Five most beautiful cafés in the world, which used to be the ‘hangouts’ for the city’s intellectuals in the late 19th and early 20th centuries
It’s hard to believe that the chestnut-hued beverage that inspires passion, opinion and addiction is perhaps something that slips unnoticed every day by most of us. When you sip from light to dark, the taste gets ramped up in bitterness and effervescence. And that’s how the alchemy of coffee works its magic. If you take your cup of java seriously, you may as well not think twice before spending anywhere between Rs 30,000-60,000 for the world’s most expensive coffee cup by Deviehl, so that you wake up to nothing less than velvety greatness every morning. But coffee most certainly plays a memorable role in your travels, as true luxury involves travelling to new and extraordinary places for a great cup of coffee.
We bring you a list of five most beautiful cafés in the world, which used to be the preferred hangouts of the city’s intellectuals in the late 19th and early 20th centuries. With sumptuous café interiors, Old World grandiosity and unblemished cultural heritage intact, these bistros offer a perfect balance between charm and authenticity.
Caffé Greco, Rome
When in Rome, even if you don’t know what the Romans do, make sure you are familiar with the unspoken rule of drinking coffee: cappuccino in the morning, and an espresso after a meal. Sip a caffé corretto in Rome’s oldest café that’s located on the city’s most luxurious shopping street while watching the sun go down. The dreamy atmosphere and period furnishings inspire you to practise your new-found caffeine vocabulary where the likes of Goethe, Gogol and Keats met to exchange ideas. Stellario Baccellieri, the café’s painter famous for his frescoes, can’t get enough of the place. “Having at least four espressos from the tuxedo-clad servers makes my day,” he says.

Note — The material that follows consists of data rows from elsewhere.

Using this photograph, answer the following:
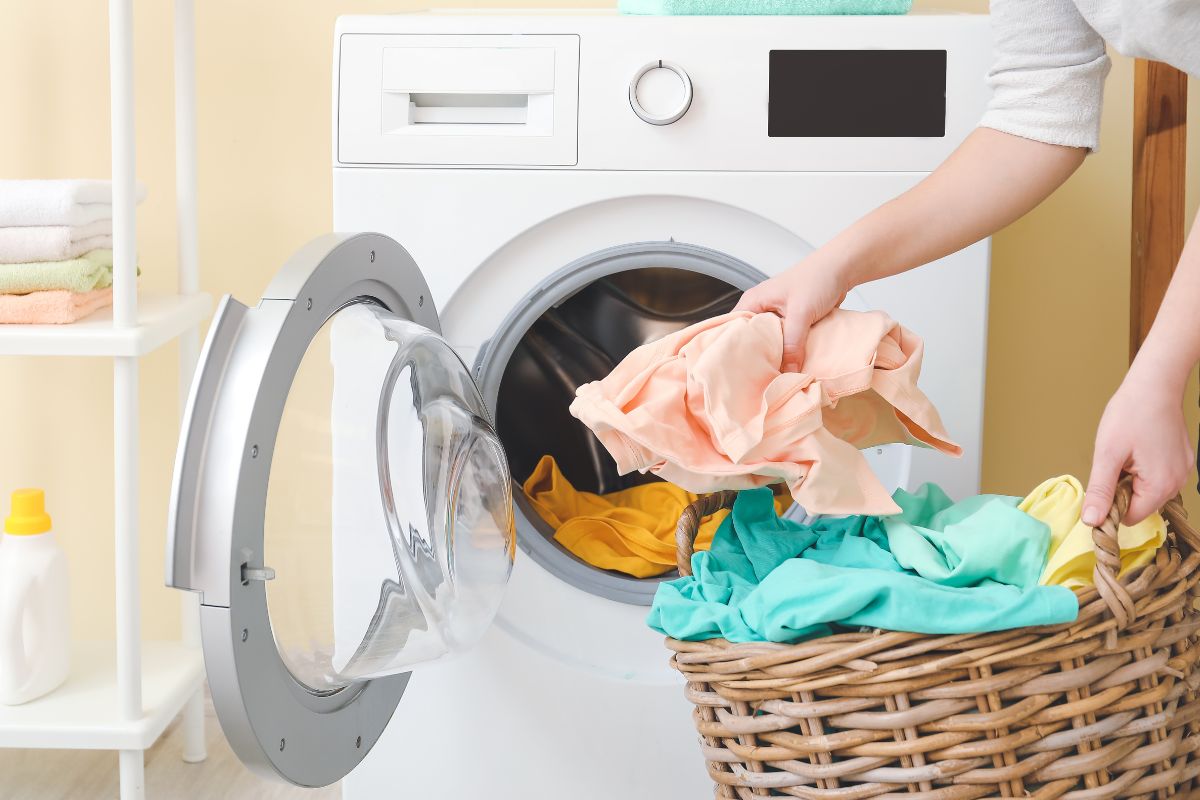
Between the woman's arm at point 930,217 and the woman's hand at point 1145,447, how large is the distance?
0.26 meters

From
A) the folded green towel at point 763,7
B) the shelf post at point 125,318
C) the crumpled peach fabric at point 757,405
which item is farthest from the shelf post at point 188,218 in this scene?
the crumpled peach fabric at point 757,405

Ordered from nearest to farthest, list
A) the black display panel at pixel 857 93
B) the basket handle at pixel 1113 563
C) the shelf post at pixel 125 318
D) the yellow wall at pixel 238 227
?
the basket handle at pixel 1113 563 < the black display panel at pixel 857 93 < the shelf post at pixel 125 318 < the yellow wall at pixel 238 227

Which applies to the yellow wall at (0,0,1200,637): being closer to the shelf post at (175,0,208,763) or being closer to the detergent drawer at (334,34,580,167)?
the shelf post at (175,0,208,763)

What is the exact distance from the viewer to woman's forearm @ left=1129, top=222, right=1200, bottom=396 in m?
0.77

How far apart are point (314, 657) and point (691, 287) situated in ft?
2.07

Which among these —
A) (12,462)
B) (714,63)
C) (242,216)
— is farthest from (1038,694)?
(12,462)

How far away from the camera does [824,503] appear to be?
85 centimetres

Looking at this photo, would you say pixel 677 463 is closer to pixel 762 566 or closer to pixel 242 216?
pixel 762 566

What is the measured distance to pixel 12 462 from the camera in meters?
1.62

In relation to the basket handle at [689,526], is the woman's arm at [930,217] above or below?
above

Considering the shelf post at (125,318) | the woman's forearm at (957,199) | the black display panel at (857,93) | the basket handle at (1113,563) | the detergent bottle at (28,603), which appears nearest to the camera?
the basket handle at (1113,563)

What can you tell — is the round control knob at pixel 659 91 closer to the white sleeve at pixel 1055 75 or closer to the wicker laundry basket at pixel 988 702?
the white sleeve at pixel 1055 75

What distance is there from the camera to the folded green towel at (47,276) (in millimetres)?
1246

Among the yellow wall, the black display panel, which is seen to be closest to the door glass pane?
the black display panel
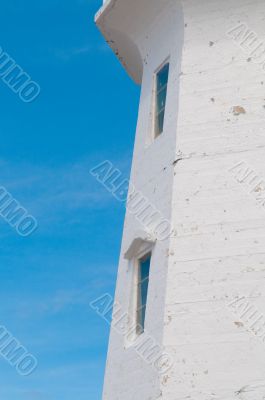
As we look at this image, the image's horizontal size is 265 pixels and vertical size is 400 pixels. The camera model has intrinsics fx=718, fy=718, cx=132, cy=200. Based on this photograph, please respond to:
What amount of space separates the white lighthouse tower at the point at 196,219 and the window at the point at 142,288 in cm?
2

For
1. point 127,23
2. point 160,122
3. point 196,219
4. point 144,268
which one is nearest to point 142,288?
point 144,268

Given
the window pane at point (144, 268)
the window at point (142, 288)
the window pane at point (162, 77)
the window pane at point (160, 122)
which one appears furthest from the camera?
the window pane at point (162, 77)

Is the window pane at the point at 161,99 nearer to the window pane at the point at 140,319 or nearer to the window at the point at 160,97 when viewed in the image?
the window at the point at 160,97

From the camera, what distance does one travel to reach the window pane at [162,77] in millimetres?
10642

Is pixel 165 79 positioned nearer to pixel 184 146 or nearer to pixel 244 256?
pixel 184 146

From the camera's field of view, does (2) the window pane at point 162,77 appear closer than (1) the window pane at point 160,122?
No

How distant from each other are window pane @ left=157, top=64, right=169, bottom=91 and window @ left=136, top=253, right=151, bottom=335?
2.90m

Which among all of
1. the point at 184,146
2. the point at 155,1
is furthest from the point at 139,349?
the point at 155,1

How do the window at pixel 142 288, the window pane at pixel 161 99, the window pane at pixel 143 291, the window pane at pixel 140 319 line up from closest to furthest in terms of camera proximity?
the window pane at pixel 140 319, the window at pixel 142 288, the window pane at pixel 143 291, the window pane at pixel 161 99

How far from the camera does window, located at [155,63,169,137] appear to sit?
10.3 m

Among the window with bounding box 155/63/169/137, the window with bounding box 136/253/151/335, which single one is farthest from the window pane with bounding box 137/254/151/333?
the window with bounding box 155/63/169/137

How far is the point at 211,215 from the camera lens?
8.45 meters

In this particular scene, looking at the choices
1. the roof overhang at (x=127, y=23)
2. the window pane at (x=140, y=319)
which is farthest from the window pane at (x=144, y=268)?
the roof overhang at (x=127, y=23)

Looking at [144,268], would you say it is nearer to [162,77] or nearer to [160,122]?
[160,122]
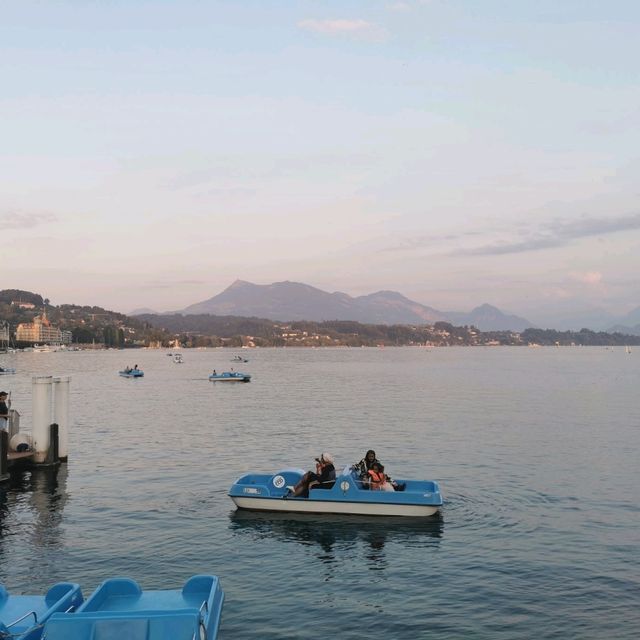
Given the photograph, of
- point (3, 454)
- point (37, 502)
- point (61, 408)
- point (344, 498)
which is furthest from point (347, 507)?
point (61, 408)

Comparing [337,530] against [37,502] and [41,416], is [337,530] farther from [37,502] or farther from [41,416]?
[41,416]

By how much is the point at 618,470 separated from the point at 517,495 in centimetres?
1004

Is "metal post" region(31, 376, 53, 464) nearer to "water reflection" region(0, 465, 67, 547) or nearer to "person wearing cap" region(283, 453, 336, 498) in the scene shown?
"water reflection" region(0, 465, 67, 547)

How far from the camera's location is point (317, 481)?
2566 centimetres

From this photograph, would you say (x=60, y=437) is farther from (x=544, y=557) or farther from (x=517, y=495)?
(x=544, y=557)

Anecdote has it that on the day the New York Café opened, writer Ferenc Molnar and his friends threw the keys into the Danube River to convey their desire that the remains open to all forever.
New York Café, Budapest
The city that is summed up by long and tumultuous political history has a secret in every corner. So, sipping a delectable cup of coffee along with consuming some Hungarian literary history is what takes this grand café’s experience to a brand new level of elegance. Anecdote has it that on the day the New York Café opened, writer Ferenc Molnar and his friends threw the keys into the Danube River to convey their desire that the remains open to all forever. Marble columns and gilded ornaments that make up its interior are testimony to this century-old beauty’s enduring charm.
Caffè Florian, Venice
Robert De Laroche, in his book ‘Florian, Venezia 1720’ writes about the Venetian coffeehouse, “Sweet, but also lively; suave, yet with a sharp tang; both exciting and vital. In fact, just like coffee itself, with its Oriental origins—a plant which has become inseparably intertwined with the history of the Caffè Florian.” There is no other way to describe the opulence of this café that has been the coffee temple to worshippers like Casanova, Charles Dickens, and Marcel Proust. Enter Florian through doors encrusted with heavy marble plaques, leading into the most exquisite monument ever to be erected to the glory of a Venice immortalised by Goldoni, Vivaldi, Tiepolo, Longhi, Canaletto and Guardi. The Old World charm beautifully merges with contemporary radical-chic settings, while the orchestra strikes up a tango.
Café Central, Vienna
If you retrace Ethan Hawke and Julie Delpy from ‘Before Sunrise’ in Vienna, you will know why the coffee capital’s Kaffeehäuser are not ordinary. Other than great coffee, you are sure to find a couple of things more here—soul and inspiration. Some of the world’s greatest minds second our opinion about this palatial coffee house: Leon Trotsky came here to play chess, while Sigmund Freud delved deeper into his soul to answer the complex. Its impressive interior of marble pillars, arched ceilings and glittering chandeliers encouraged Peter Altenberg to spend days writing poetry and love-letters. The live classical music in the evening is complimentary!
Café de la Paix, Paris
Legend has it that you are bound to run into a friend because of this café’s popularity and reputation. We suggest you spend some time catching up over a cup of coffee at this French capital’s most stunning café. The florid interior in an opulent Neo-Baroque style is the work of the same architect who created the famous Opera House across the street. The rococo stucco ceiling and the historic terrace bear testimony to the times when Oscar Wilde, Josephine Baker, Emile Zola, and the likes soaked in the best of times in this Belle Époque magnificence.